Collected data entries:
****************************************

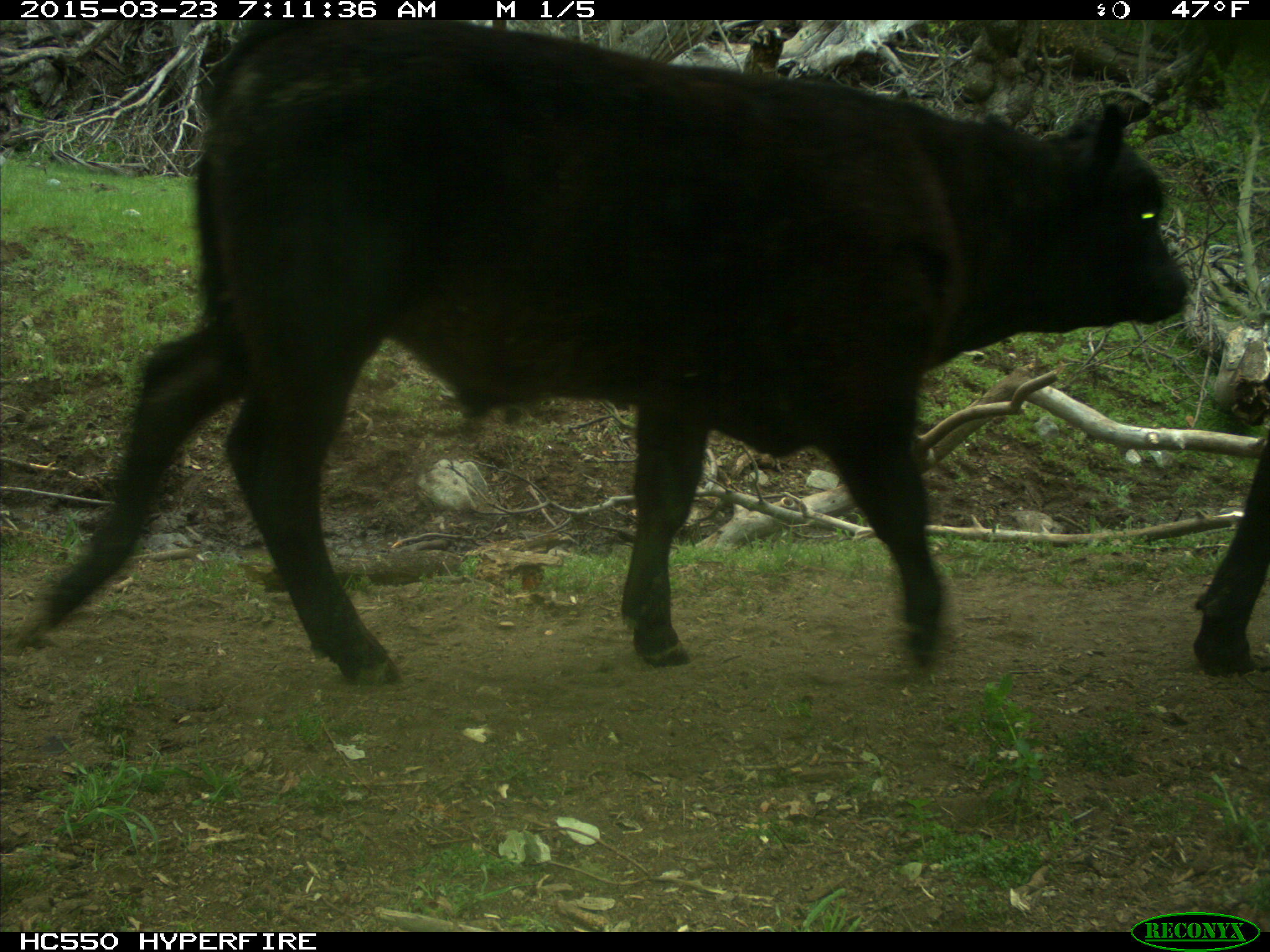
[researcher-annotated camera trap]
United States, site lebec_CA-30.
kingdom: Animalia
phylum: Chordata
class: Mammalia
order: Artiodactyla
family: Bovidae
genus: Bos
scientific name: Bos taurus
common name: domestic cow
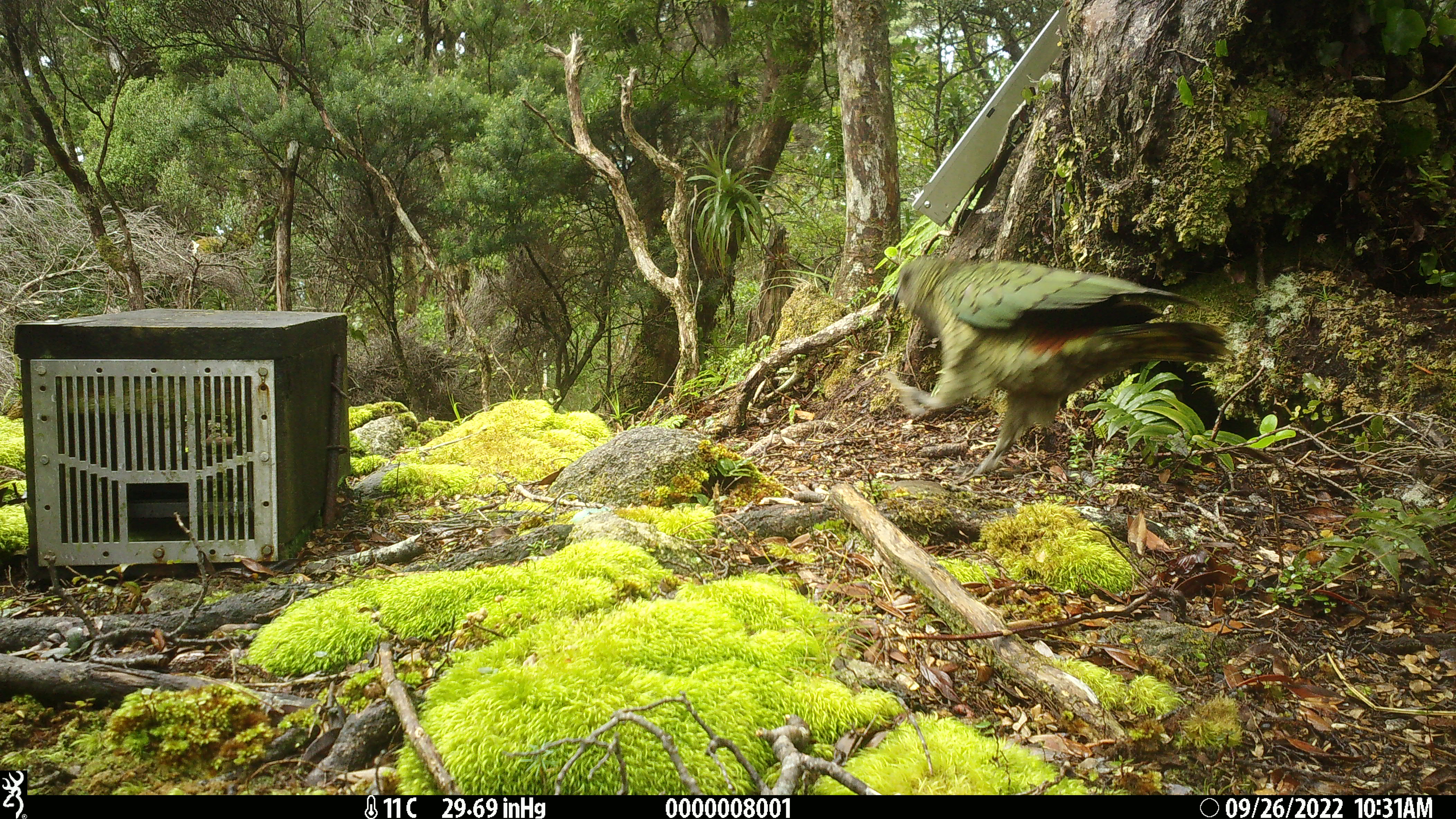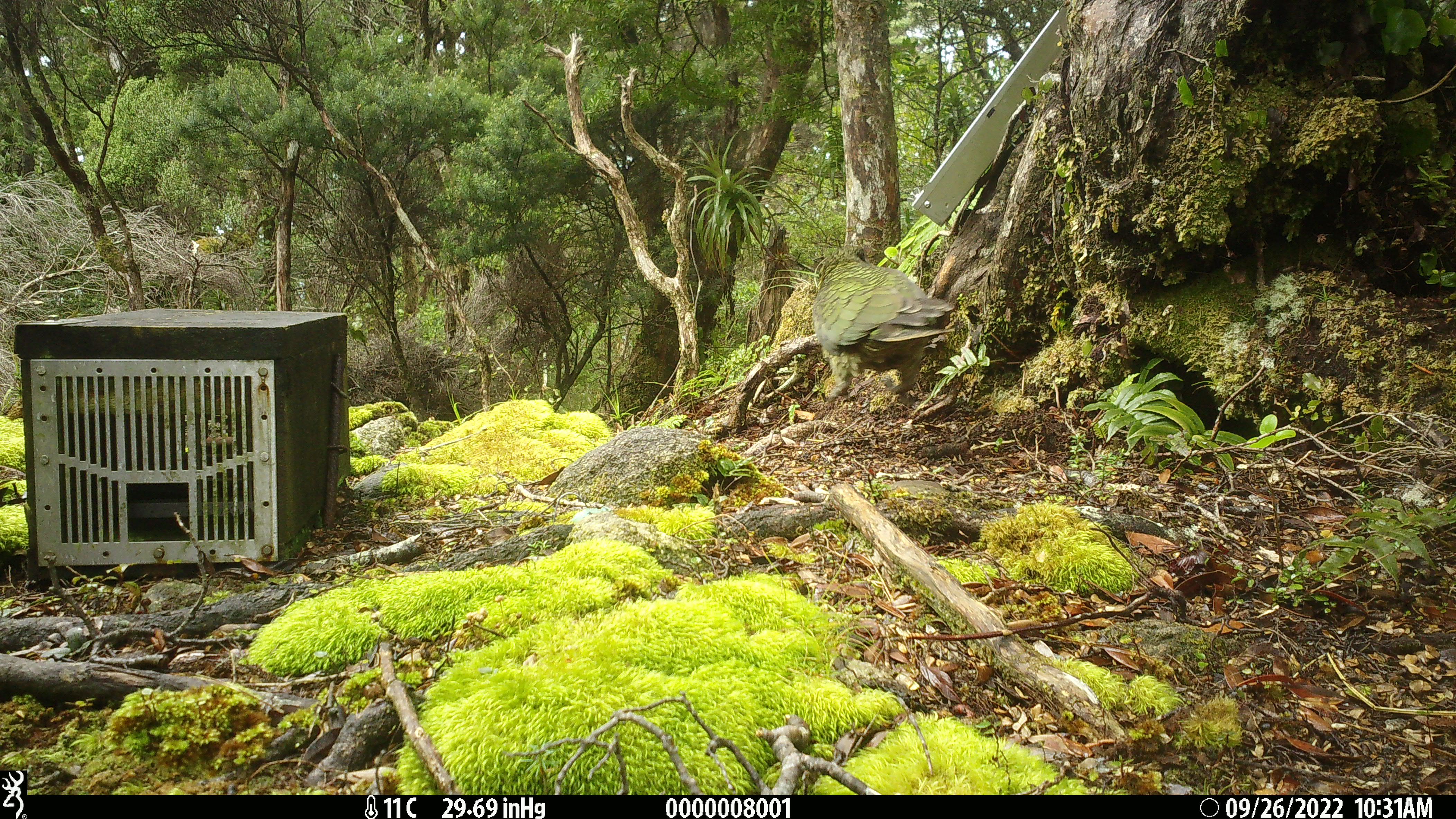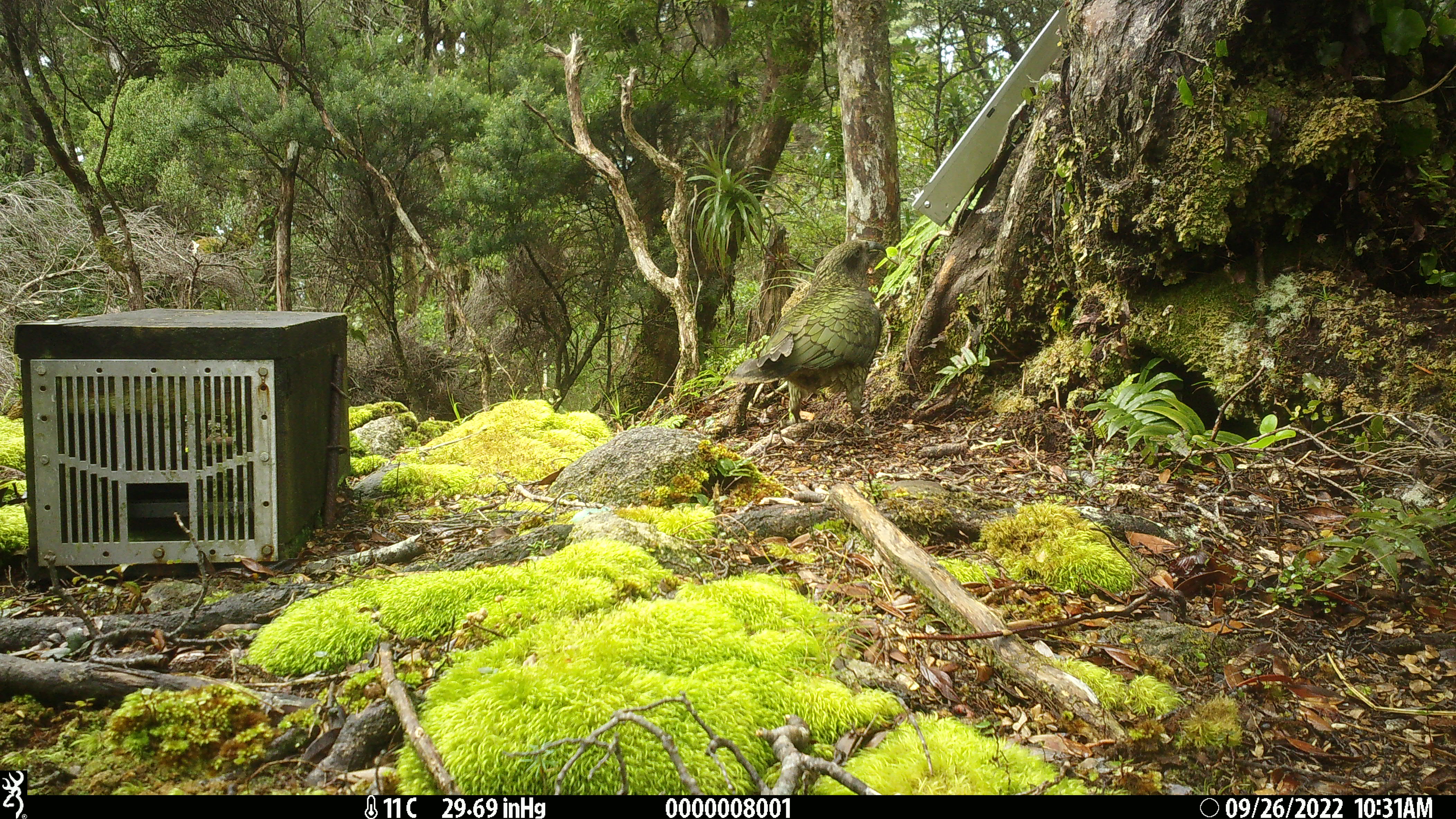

****************************************

#### WHAT YOU NEED TO DO:
Print only the lines from the one with "order: Artiodactyla" through the last line of the data above, exactly and with both ends, and please omit any pictures.

#### RESULT:
order: Artiodactyla
family: Bovidae
genus: Bos
scientific name: Bos taurus
common name: domestic cow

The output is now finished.